● Supplied text:
((

[PATCH] arm64: add NUMA emulation support

* [PATCH] arm64: add NUMA emulation support
@ 2018-08-24 23:05 Shuah Khan (Samsung OSG)
  2018-08-28 17:40 ` Will Deacon
  0 siblings, 1 reply; 15+ messages in thread
From: Shuah Khan (Samsung OSG) @ 2018-08-24 23:05 UTC (permalink / raw)
  To: catalin.marinas, will.deacon, sudeep.holla, ganapatrao.kulkarni
  Cc: Shuah Khan (Samsung OSG), linux-arm-kernel, linux-kernel

Add NUMA emulation support to emulate NUMA on non-NUMA platforms. A new
CONFIG_NUMA_EMU option enables NUMA emulation and a new kernel command
line option "numa=fake=N" allows users to specify the configuration for
emulation.

When NUMA emulation is enabled, a flat (non-NUMA) machine will be split
into virtual NUMA nodes when booted with "numa=fake=N", where N is the
number of nodes, the system RAM will be split into N equal chunks and
assigned to each node.

Emulated nodes are bounded by MAX_NUMNODES and the number of memory block
count to avoid splitting memory blocks across NUMA nodes.

If NUMA emulation init fails, it will fall back to dummy NUMA init.

This is tested on Raspberry Pi3b+ with ltp NUMA test suite, numactl, and
numastat tools. In addition, tested in conjunction with cpuset cgroup to
verify cpuset.cpus and cpuset.mems assignments.

Signed-off-by: Shuah Khan (Samsung OSG) <shuah@kernel.org>
---
 arch/arm64/Kconfig            |   9 +++
 arch/arm64/include/asm/numa.h |   8 +++
 arch/arm64/mm/Makefile        |   1 +
 arch/arm64/mm/numa.c          |   4 ++
 arch/arm64/mm/numa_emu.c      | 109 ++++++++++++++++++++++++++++++++++
 5 files changed, 131 insertions(+)
 create mode 100644 arch/arm64/mm/numa_emu.c

diff --git a/arch/arm64/Kconfig b/arch/arm64/Kconfig
index 29e75b47becd..6e74d9995d24 100644
--- a/arch/arm64/Kconfig
+++ b/arch/arm64/Kconfig
@@ -740,6 +740,15 @@ config NUMA
 	  local memory of the CPU and add some more
 	  NUMA awareness to the kernel.
 
+config NUMA_EMU
+	bool "NUMA emulation"
+	depends on NUMA
+	help
+	  Enable NUMA emulation. A flat machine will be split into virtual
+	  nodes when booted with "numa=fake=N", where N is the number of
+	  nodes, the system RAM will be split into N equal chunks, and
+	  assigned to each node.

))

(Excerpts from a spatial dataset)

((

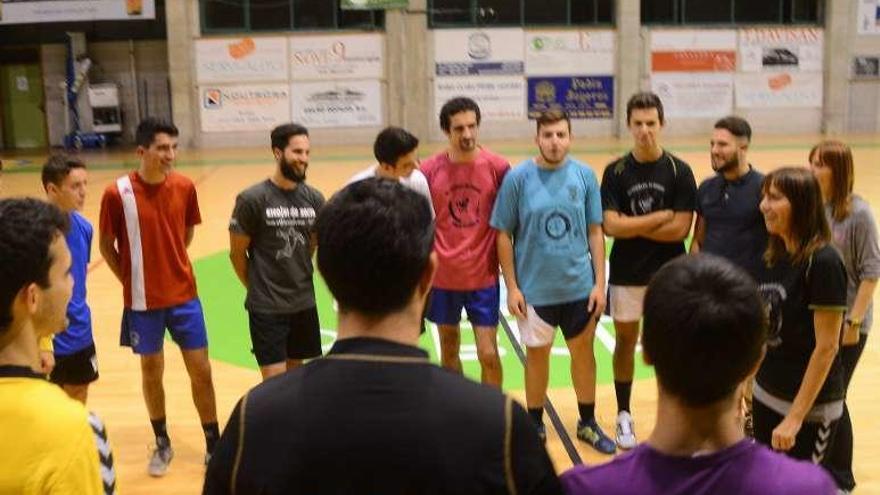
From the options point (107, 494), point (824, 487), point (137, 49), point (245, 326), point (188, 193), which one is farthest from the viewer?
point (137, 49)

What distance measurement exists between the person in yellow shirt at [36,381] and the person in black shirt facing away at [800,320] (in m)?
2.48

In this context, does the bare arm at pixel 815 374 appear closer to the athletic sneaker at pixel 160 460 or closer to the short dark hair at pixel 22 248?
the short dark hair at pixel 22 248

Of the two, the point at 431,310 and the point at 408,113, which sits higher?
the point at 408,113

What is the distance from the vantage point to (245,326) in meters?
8.14

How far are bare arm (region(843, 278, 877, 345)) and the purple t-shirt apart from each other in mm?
2672

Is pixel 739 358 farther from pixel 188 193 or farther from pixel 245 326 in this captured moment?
pixel 245 326

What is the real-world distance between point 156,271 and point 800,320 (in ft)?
11.5

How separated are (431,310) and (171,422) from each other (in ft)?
6.12

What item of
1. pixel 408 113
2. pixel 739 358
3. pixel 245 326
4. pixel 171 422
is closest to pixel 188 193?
pixel 171 422

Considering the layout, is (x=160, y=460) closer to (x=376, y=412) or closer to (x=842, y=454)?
(x=842, y=454)

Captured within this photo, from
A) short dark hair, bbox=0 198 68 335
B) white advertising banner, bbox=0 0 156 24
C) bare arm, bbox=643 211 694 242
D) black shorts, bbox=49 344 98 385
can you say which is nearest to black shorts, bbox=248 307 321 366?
black shorts, bbox=49 344 98 385

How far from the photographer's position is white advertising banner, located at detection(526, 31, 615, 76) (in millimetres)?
22625

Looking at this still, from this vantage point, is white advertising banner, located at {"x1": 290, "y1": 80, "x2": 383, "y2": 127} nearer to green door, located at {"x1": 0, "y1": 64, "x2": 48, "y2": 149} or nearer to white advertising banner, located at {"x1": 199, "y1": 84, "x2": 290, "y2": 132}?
white advertising banner, located at {"x1": 199, "y1": 84, "x2": 290, "y2": 132}

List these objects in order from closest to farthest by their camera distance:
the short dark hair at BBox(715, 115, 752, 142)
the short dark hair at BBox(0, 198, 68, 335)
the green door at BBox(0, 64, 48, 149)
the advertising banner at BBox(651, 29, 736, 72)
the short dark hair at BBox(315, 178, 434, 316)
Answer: the short dark hair at BBox(315, 178, 434, 316) < the short dark hair at BBox(0, 198, 68, 335) < the short dark hair at BBox(715, 115, 752, 142) < the advertising banner at BBox(651, 29, 736, 72) < the green door at BBox(0, 64, 48, 149)
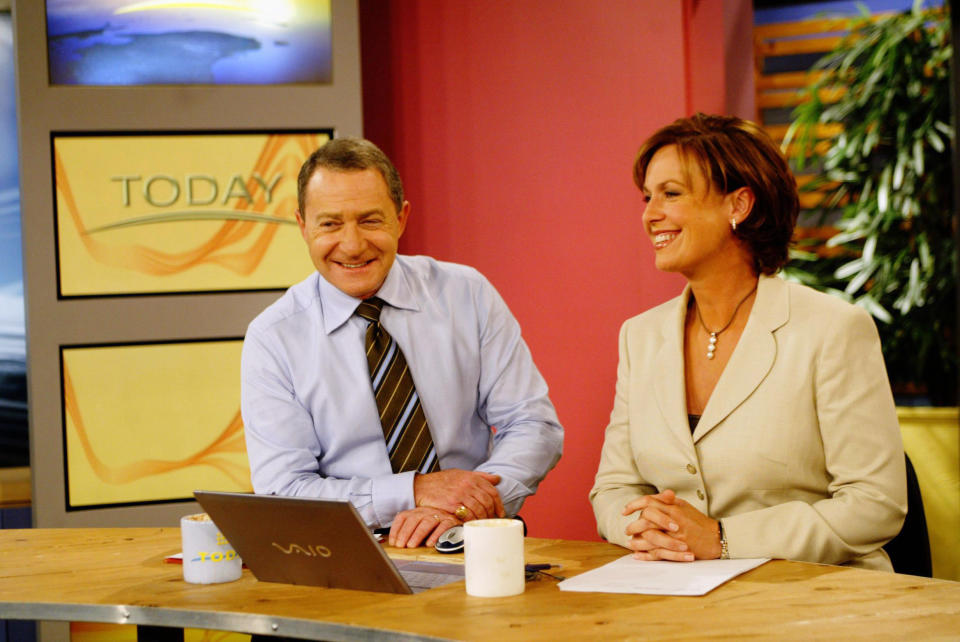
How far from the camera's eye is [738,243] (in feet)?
7.72

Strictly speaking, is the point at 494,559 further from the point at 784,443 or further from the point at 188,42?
the point at 188,42

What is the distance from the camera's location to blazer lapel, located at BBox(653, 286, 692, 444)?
7.29 ft

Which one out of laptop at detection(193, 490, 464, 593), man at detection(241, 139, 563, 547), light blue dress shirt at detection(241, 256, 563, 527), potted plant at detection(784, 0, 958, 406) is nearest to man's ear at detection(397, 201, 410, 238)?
man at detection(241, 139, 563, 547)

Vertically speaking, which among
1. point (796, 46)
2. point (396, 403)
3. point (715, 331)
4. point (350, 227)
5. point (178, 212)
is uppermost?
point (796, 46)

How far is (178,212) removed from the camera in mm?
3381

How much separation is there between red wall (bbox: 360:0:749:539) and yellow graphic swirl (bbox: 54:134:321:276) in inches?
18.1

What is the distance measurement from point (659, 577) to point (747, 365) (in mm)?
576

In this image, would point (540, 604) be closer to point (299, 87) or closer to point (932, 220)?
point (299, 87)

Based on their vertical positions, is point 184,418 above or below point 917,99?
below

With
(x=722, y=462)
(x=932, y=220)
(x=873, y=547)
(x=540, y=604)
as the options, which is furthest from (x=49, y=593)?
(x=932, y=220)

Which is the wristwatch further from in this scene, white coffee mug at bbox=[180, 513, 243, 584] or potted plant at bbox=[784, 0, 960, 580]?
potted plant at bbox=[784, 0, 960, 580]

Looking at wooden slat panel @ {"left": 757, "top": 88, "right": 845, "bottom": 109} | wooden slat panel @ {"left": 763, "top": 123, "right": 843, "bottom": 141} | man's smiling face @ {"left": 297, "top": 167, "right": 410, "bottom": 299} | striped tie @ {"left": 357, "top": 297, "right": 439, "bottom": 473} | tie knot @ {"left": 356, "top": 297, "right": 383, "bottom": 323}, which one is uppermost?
wooden slat panel @ {"left": 757, "top": 88, "right": 845, "bottom": 109}

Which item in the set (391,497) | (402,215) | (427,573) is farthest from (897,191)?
(427,573)

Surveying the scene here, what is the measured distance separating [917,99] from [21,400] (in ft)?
11.9
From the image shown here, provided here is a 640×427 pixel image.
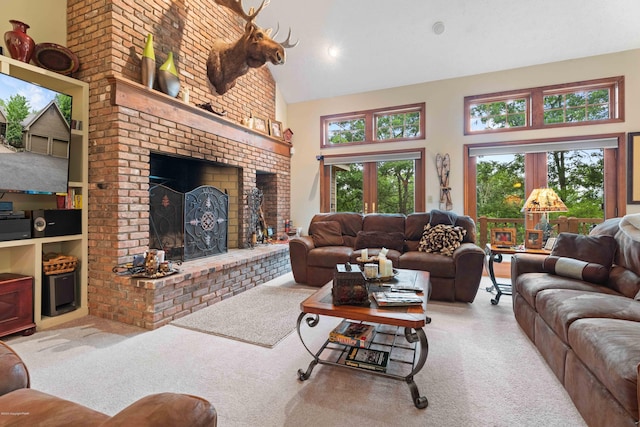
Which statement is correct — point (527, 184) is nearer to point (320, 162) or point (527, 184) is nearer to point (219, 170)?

))

● Tasks to carry out:
• 1. According to the arm64 NUMA emulation patch, which board was the change tested on?
• 2. Write what comes next in the arm64 NUMA emulation patch, picking up right after its final line.

● Exercise results:
• 1. A Raspberry Pi3b+.

• 2.
+
 config NODES_SHIFT
 	int "Maximum NUMA Nodes (as a power of 2)"
 	range 1 10
diff --git a/arch/arm64/include/asm/numa.h b/arch/arm64/include/asm/numa.h
index 626ad01e83bf..16e8cc035872 100644
--- a/arch/arm64/include/asm/numa.h
+++ b/arch/arm64/include/asm/numa.h
@@ -29,6 +29,14 @@ static inline const struct cpumask *cpumask_of_node(int node)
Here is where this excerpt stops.